Sounds reasonable - will keep that in mind!
On 19 January 2016 at 12:20, Thomas Darimont <
thomas.darimont(a)googlemail.com> wrote:
> I just wanted to ensure backwards compatibility - an additional parameter
> would break (java) API
> consumers who are currently using the keycloak-admin-client, since they
> are potentially using the
> variant without the parameter.
> This would of course be no problem for REST API consumers.
>
> What I see as a problem though is the behaviour change of the search
> behaviour by default ...
> (knowing the current API) I'd rather expect that the search would perform
> the same as before
> with fuzzy matching /by default/ and support for exact match if
> explicitly stated.
>
> However having a search operation that performs an exact search by
> default "feels" more natural to me - so I'm fine with your suggestion
as
> a quick solution :)
>
> Regarding urls:
> I'd rather prefer to have some dedicated search sub-resources per entity
> - but that is a more general topic...
> With this approach one would be more flexible with respect to supported
> searches
> that could behave completly different.
>
> Entity lookups by id
> /entity/{id}
>
> Dedicated lookup sub-resource for other attribute lookups: (here I'd
> expect exactly 0 or 1 results)
> /entity/lookup/byName?name=someName
> /entity/lookup/byEmail?email=someEmail
>
> Dedicated search sub-resources: (here I'd expect 0 or n results)
>
> /entity/search/byName?name=someName
> /entity/search/byNameMatching?pattern=someName
> /entity/search/byAttributes?firstname=firstname&lastname=lastname
>
-1 A single resource with different query params is much cleaner IMO
Yes and no, it may look cleaner to some degree in the beginning but once
more sophisticated
user searches / lookups become necessary it can turn into a mess because
one has to deal
with a bunch of different parameters and handle the resulting parameter
combinations in a proper way.
Having dedicated search endpoints makes it easier to provide narrowly
focused search APIs IMHO.
> In addition to that one could also allow @POST requests to these
> (sub-)resources
> where the actual parameters are extracted from form-parameters in order
> to avoid leaking user information like username, email, etc. in access
> logs.
> I think this would be relevant for an application that deals with
> security sensitive information
> like keycloak does.
>
Agree with the security sensitivity, but it sounds very non-rest
Yes indeed, that's one occasion where one has to deviate from traditional
rest teachings for the sake of security ;-)
Although using POST requests don't make the whole app more secure but
helps, as said to not leave unnecessary
traces in proxy / access logs etc.
http://stackoverflow.com/questions/198462/is-either-get-or-post-more-secu...
> Cheers,
> Thomas
>
>
> 2016-01-19 11:49 GMT+01:00 Stian Thorgersen <sthorger(a)redhat.com>:
>
>> -1 To additional search method.

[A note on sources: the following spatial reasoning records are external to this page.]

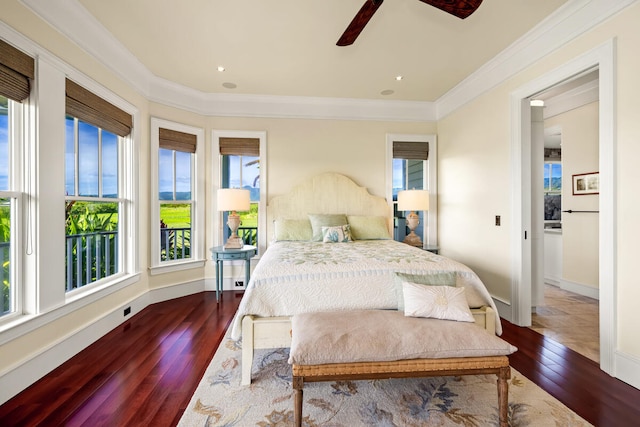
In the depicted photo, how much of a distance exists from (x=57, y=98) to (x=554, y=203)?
6815mm

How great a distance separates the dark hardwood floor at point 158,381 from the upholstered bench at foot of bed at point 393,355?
71 centimetres

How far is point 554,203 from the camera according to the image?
504 cm

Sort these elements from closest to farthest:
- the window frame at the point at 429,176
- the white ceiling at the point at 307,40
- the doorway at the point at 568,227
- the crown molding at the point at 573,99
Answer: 1. the white ceiling at the point at 307,40
2. the doorway at the point at 568,227
3. the crown molding at the point at 573,99
4. the window frame at the point at 429,176

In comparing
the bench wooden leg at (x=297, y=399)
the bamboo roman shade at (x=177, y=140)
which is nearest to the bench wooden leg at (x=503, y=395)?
the bench wooden leg at (x=297, y=399)

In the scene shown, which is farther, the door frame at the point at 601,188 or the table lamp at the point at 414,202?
the table lamp at the point at 414,202

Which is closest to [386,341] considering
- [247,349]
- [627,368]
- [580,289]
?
[247,349]

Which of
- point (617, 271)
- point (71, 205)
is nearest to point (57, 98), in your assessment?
point (71, 205)

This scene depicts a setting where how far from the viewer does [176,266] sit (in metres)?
3.76

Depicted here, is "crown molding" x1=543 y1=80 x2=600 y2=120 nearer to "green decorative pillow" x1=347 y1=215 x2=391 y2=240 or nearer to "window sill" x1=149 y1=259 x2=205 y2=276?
"green decorative pillow" x1=347 y1=215 x2=391 y2=240

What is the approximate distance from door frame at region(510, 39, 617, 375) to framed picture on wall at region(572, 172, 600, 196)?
1732mm

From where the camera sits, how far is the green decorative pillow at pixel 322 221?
374 centimetres

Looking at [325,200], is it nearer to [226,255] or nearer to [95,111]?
[226,255]

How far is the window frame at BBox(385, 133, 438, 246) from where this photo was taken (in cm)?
436

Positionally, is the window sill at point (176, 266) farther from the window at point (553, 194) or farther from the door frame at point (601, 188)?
the window at point (553, 194)
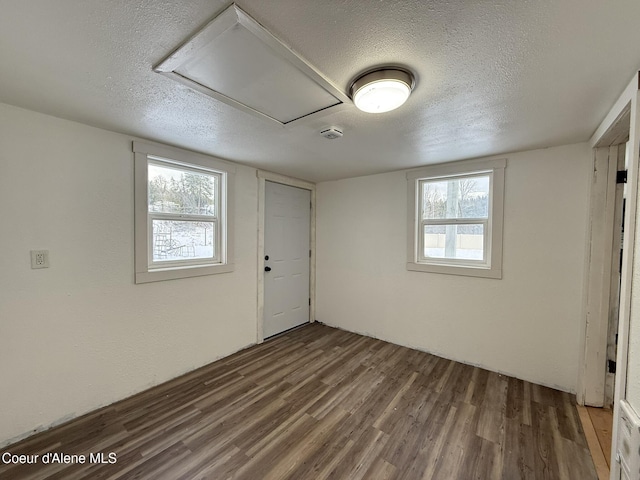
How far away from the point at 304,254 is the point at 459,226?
2.18m

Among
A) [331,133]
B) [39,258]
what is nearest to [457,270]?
[331,133]

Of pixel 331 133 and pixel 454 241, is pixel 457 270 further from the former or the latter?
pixel 331 133

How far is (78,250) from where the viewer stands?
1.94m

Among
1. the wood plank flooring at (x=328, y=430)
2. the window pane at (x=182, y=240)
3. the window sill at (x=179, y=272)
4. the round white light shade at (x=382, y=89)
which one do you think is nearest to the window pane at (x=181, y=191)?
the window pane at (x=182, y=240)

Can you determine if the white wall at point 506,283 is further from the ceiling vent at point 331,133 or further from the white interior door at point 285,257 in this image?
the ceiling vent at point 331,133

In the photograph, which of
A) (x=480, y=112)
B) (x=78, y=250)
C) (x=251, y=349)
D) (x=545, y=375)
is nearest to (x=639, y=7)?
(x=480, y=112)

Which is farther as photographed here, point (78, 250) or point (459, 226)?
point (459, 226)

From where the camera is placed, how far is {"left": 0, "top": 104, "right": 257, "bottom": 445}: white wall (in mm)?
1696

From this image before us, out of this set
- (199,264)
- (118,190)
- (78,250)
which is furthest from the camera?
(199,264)

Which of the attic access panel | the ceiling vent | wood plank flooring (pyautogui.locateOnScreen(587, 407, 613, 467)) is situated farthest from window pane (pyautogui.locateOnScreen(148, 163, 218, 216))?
wood plank flooring (pyautogui.locateOnScreen(587, 407, 613, 467))

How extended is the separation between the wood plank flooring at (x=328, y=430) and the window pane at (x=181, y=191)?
171 cm

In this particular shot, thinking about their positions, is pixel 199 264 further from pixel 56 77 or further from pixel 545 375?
pixel 545 375

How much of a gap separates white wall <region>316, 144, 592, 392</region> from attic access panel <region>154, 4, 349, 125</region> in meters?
2.08

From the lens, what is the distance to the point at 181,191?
2.62 meters
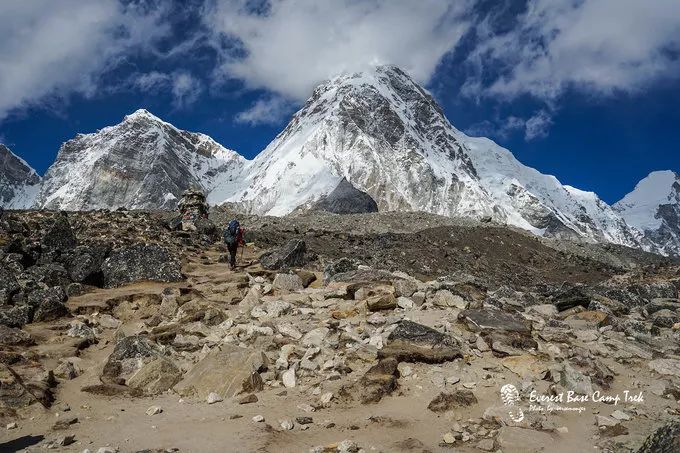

URL should be '.../users'.
>>
>> Simplest is just to change what we have now to not included wildcards.
>> Then add an extra query param "fuzzy". If fuzzy=true then we'd add
%.
>> Default should be false. Alternatives are:
>>
>> * Let users add % themselves
>> * Add separate query params for fuzzy
>>
>> On 19 January 2016 at 10:27, Thomas Darimont <
>> thomas.darimont(a)googlemail.com> wrote:
>>
>>> Hello,
>>>
>>> I created:
https://issues.jboss.org/browse/KEYCLOAK-2343 to track this.
>>>
>>> Cheers,
>>> Thomas
>>>
>>> 2016-01-19 10:15 GMT+01:00 Thomas Darimont <
>>> thomas.darimont(a)googlemail.com>:
>>>
>>>> Okay, how about offering a new search method that accepts s UserSearch
>>>> DTO that would hold the attributes to search by
>>>> as well as a "match mode". Could also be used to specify
pagination.
>>>>
>>>> This could also be send via a @POST in order to avoid retaining
>>>> userdata like usernames, email addresses etc. in
>>>> access logs...
>>>>
>>>> Alternatively you could introduce a searchExact(..) method with the
>>>> same parameterization as the existing search method.
>>>>
>>>> 2016-01-19 10:07 GMT+01:00 Stian Thorgersen <sthorger(a)redhat.com>:
>>>>
>>>>> It was by design, but it wasn't a good design. Would be better
to
>>>>> make it match exact, but allow including a wildcard to make it
fuzzy.
>>>>>
>>>>> On 19 January 2016 at 09:58, Thomas Darimont <
>>>>> thomas.darimont(a)googlemail.com> wrote:
>>>>>
>>>>>> Hi,
>>>>>>
>>>>>> I was looking for a way to query users based on their exact
username
>>>>>> but it turned out, that
>>>>>>
org.keycloak.admin.client.resource.UsersResource.search(String,
>>>>>> String, String, String, Integer, Integer)
>>>>>>
>>>>>> @GET
>>>>>> @Produces(MediaType.APPLICATION_JSON)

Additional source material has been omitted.